Code Deploy fails without any error message

so I have been trying to setup code deploy for my application, but it keeps on failing. Initially, I didn't have an appspec.yml file in repository, so I got the error message that the appspec.yml file doesn't exist.
I have now included an appspec.yml file, but it still doesn't work and it doesn't give any error message. There are no events mentioned, like it used to before adding the appspec file.
I have less than a beginner's knowledge when it comes to creating a appspec.yml file, but I took hint from a youtube tutorial, and here is the file.
version: 0.0
os: linux
files:
- source: /
destination: /var/www/cms
If it helps, the ec2 instance is running an ubuntu server, /var/www/cms is that directory out of which the nginx is supposed to serve files.
The most likely problem you're facing is that the agent either isn't installed or the instance doesn't have sufficient permissions. When there are no events started on the instance for the deployment, it means that CodeDeploy couldn't talk to the host for some reasons.
Here's the steps I would take:
Confirm that you installed the CodeDeploy agent
Confirm that you've created the IAM service role
Confirm that you have the IAM Instance Profile and that it's associated with the instance
Check that you can reach the CodeDeploy commands endpoint in your region from the box. i.e. ping codedeploy.us-east-1.amazonaws.com Otherwise, your networking setup might be too restrictive.
Look at the logs on the host to see what's going on
I faced at sometime this thing and it was due to the following:
If we initially created and turned on the ec2 instance without setting the IAM service role, and after that we added the service role, it will not take effect until we restart the instance.
I had attached IAM role to EC2 instance but I did not restart my systemd service. And that was the cause of failure.
Also, without rebooting instance, you can just restart systemd service of codedeploy-agent.
In case it helps, I had the same problem and the reason was that codedeploy agent was not installed in the ec2 instance.
After installing it, everything worked like a charm.

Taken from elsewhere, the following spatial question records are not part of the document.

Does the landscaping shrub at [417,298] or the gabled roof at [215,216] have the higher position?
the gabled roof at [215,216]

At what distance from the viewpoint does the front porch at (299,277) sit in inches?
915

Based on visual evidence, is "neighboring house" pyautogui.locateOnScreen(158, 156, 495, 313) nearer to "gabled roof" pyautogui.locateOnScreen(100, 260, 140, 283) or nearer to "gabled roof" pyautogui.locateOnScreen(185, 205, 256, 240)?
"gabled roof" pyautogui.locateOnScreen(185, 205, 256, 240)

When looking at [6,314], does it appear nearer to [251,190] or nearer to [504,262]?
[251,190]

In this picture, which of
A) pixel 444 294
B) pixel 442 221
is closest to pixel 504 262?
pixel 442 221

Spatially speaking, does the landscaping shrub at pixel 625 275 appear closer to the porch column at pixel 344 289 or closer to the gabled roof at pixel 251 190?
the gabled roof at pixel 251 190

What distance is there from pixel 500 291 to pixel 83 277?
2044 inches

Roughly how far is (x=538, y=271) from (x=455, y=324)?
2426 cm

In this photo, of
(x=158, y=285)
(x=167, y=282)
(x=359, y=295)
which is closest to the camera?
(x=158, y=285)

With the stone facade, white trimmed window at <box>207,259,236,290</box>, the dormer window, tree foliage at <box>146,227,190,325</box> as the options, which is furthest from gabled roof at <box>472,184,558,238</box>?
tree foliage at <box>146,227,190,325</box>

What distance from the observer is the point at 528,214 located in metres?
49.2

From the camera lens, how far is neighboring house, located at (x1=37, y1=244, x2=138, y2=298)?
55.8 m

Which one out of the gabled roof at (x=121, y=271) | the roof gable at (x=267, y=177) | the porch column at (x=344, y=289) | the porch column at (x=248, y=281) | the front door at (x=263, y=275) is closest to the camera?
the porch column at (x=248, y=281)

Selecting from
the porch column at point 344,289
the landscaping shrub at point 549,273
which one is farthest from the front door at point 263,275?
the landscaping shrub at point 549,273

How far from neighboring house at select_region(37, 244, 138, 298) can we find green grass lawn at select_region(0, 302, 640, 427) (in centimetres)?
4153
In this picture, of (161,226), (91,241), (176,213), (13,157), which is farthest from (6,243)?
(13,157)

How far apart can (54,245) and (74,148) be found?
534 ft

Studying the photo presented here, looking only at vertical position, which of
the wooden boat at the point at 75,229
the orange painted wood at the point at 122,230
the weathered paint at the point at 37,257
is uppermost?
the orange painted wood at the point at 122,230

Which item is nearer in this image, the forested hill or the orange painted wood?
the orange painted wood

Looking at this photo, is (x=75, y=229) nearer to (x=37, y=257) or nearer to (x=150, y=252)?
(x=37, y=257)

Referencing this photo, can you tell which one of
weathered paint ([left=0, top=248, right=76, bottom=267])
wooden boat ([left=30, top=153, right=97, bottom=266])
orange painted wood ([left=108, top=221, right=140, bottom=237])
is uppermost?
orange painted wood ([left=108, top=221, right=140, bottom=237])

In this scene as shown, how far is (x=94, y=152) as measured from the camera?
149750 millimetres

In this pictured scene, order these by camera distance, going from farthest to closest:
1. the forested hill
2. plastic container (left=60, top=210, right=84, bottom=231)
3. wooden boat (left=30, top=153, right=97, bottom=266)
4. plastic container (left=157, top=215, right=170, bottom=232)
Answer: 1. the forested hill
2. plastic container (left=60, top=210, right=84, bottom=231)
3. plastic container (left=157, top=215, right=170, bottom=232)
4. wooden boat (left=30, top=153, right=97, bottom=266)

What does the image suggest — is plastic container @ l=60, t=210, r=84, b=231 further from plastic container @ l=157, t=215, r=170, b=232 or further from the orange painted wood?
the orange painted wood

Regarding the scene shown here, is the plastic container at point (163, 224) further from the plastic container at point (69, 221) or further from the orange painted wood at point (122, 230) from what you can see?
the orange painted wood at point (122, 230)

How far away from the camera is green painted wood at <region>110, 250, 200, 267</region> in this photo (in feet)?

AWS CodeDeploy executes before Auto Scaling userdata scripts finishes

I'm trying to setup an Auto Scaling Group in combination with CodeDeploy. Everything works fine except for the fact that when a new instance is created CodeDeploy starts before the user data script (defined in the Launch Configuration) finishes.
The default value of this user data script downloads and install the code deploy agent and i've extended it with installation of a couple of windows features, IIS rewrite module and msdeploy.
In my appspec.yml i'm using the hook AfterInstall to deploy my IIS website and this obviously fails when msdeploy is not installed (yet).
Am i going about this the wrong way or is there a way to make CodeDeploy wait for the user data script to finish?
Unfortunately, there's no was for CodeDeploy to know anything more than the instance has loaded it's OS. The good thing is that CodeDeploy give the host agent 1 hour to start polling for commands with automatic deployments. The easiest thing to do is install the host agent after all the required dependencies are installed. The automatic deployment will be created, but can't proceed until after the host agent is started.
This is explained in detail here - https://aws.amazon.com/blogs/devops/under-the-hood-aws-codedeploy-and-auto-scaling-integration/
Ordering execution of launch scripts – The CodeDeploy agent looks for and executes deployments as soon as it starts. There is no ordering between the deployment execution and launch scripts such as user data, cfn-init, etc. We recommend you install the host agent as part of (and maybe as the last step in) the launch scripts so that you can be sure the deployment won’t be executed until the instance has installed dependencies that are not part of your CodeDeploy deployment. If you prefer baking the agent into the base AMI, we recommend that you keep the agent service in a stopped state and use the launch scripts to start the agent service.

Codedeploy with AWS ASG

I have configured an aws asg using ansible to provision new instances and then install the codedeploy agent via "user_data" script in a similar fashion as suggested in this question:
Can I use AWS code Deploy for pulling application code while autoscaling?
CodeDeploy works fine and I can install my application onto the asg once it has been created. When new instances are triggered in the ASG via one of my rules (e.g. high cpu usage), the codedeploy agent is installed correctly. The problem is, CodeDeploy does not install the application on these new instances. I suspect it is trying to run before the user_data script has finished. Has anyone else encountered this problem? Or know how to get CodeDeploy to automatically deploy the application to new instances which are spawned as part of the ASG?
AutoScaling tells CodeDeploy to start the deployment before the user data is started. To get around this CodeDeploy gives the instance up to an hour to start polling for commands for the first lifecycle event instead of 5 minutes.
Since you are having problems with automatic deployments but not manual ones and assuming that you didn't make any manual changes to your instances you forgot about, there is most likely a dependency specific to your deployment that's not available yet at the time the instance launches.
Try listing out all the things that your deployment needs to succeed and make sure that each of those is available before you install the host agent. If you can log onto the instance fast enough (before AutoScaling terminates the instance), you can try and grab the host agent logs and your application's logs to find out where the deployment is failing.
If you think the host agent is failing to install entirely, make sure you have Ruby2.0 installed. It should be there by default on AmazonLinux, but Ubuntu and RHEL need to have it installed as part of the user data before you can install the host agent. There is an installer log in /tmp that you can check for problems in the initial install (again you have to be quick to grab the log before the instance terminates).